Jun 27 2005
New mutant viruses responsible for gastroenteritis outbreaks in New South Wales in recent times have been identified by research published in Emerging Infectious Diseases, a journal of the US Centers for Disease Control.
Known as recombinant noroviruses, they are thought to be one of the reasons for a five-fold increase in infectious gastroenteritis cases in the period 2000 - 2003 (see Table 1, p2). Noroviruses cause up to 90 per cent of infectious gastroenteritis cases globally each year.
Last year - 2004 - there were well over 10,000 NSW cases of infectious gastroenteritis. Outbreaks in recent years were reported at a Sydney children’s hospital (February 2002), a Sydney aged care facility (September, 2002), a Picton aged care facility (July 2003) and in Wagga Wagga (October 2003).
Viral gastroenteritis is a common infection of the stomach and intestines that results in vomiting and diarrhoea. Other symptoms can include nausea, fever, abdominal pain, headache and muscle aches. Non-viral causes of gastroenteritis include bacteria, toxins, parasites and some non-infectious diseases.
Spread by air, water and personal contact, noroviruses are highly contagious and can survive in food, water and the environment for long periods, according to University of New South Wales virologist, Dr Peter White, one of the research authors.

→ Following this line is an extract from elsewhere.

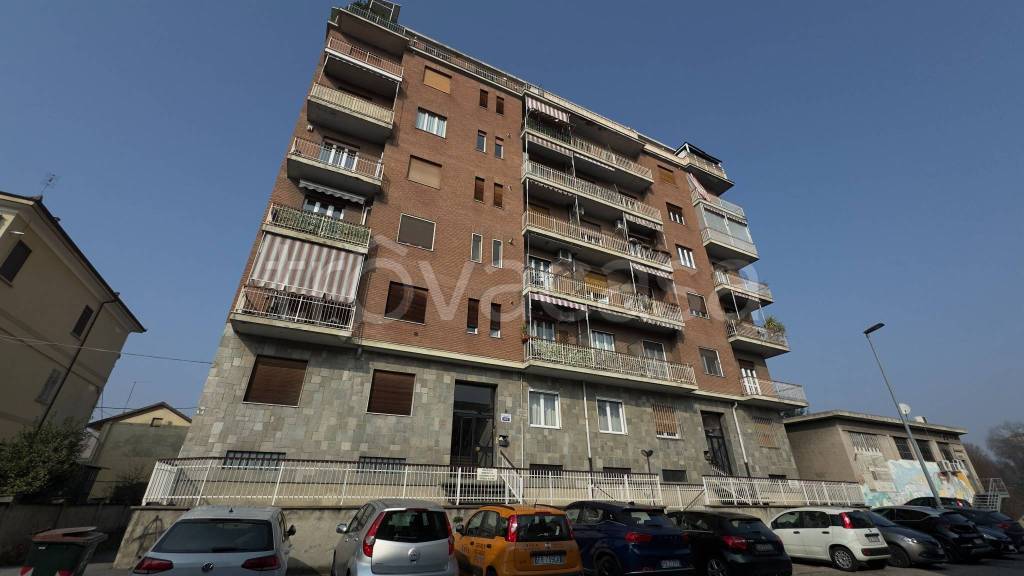 appartamento in vendita a Torino in zona Le Basse
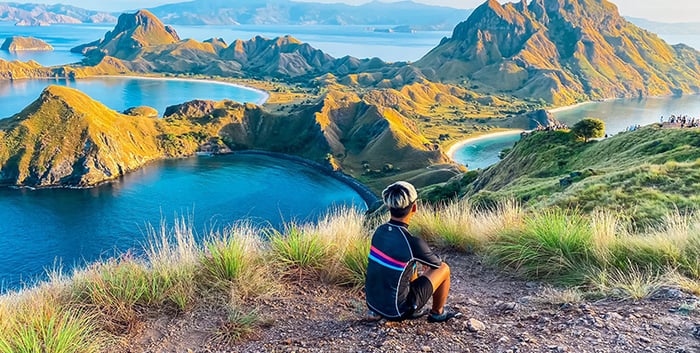 Vẻ đẹp độc đáo của bãi biển ba màu tại Indonesia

“An inoculum of as few as 10 viral particles is enough to infect an individual,” says Dr White. “The virus can be spread by person-to-person contact, for example shaking hands with someone who has been sick and has the virus on their hands. It can also be picked up from contaminated surfaces, food or drink, and it’s possible that infection can spread through aerosol particles when people vomit,” he says.
The research team made four new findings:
- they “genetically fingerprinted” ten main types of mutant (or recombinant) norovirus from among hundreds of known varieties of noroviruses from around the world.

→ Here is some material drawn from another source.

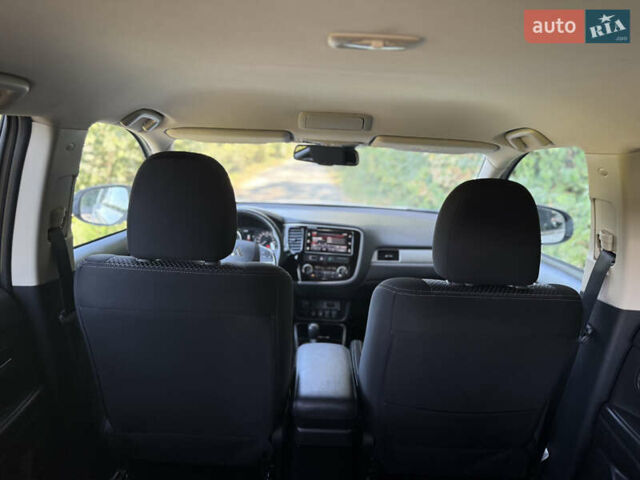 Белый Мицубиси Аутлендер, объемом двигателя 2.2 л и пробегом 240 тыс. км за 17999 $, фото 31 на Automoto.ua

- they isolated four of these main types in the greater Sydney region.
- two of the main types found in Sydney are new forms of the virus never identified before.
- they located the “break-point” within the viruses’ genetic code where the viruses mutated by swapping part of their genome.
“Viral recombination refers to a virus’s ability to swap parts of it genetic material with another related virus,” says the study’s lead author and UNSW PhD candidate, Ms Rowena Bull.
“This can happen when a person is infected with two forms of the norovirus at once. It’s how viruses create diversity in their genome and gives them a better chance of spreading and surviving in different host environments,” Ms Bull says.
The genetic diversity of noroviruses is now known to be much greater than was thought when the first strain was discovered some 30 years ago.
According to the US Canters for Disease Control and Prevention, the known host range of noroviruses is also greater than previously thought with novel strains recently identified in mice, cows, pigs and humans.
Public health experts have been puzzled by the periodic emergence of new strains of the norovirus, which causes rapid-fire outbreaks of gastroenteritis across the globe before suddenly vanishing again.
Outbreaks of viral gastroenteritis increase in winter and are common in families and group settings including nursing homes, hospitals, childcare centres and schools, according to the NSW Health Department.
Recent evidence suggests that susceptibility to infection might be genetically determined, with people of O blood group being at greatest risk for severe infection.
Noroviruses are named after the original strain “Norwalk virus,” which caused an outbreak of gastroenteritis in a school in Norwalk, Ohio, in 1968.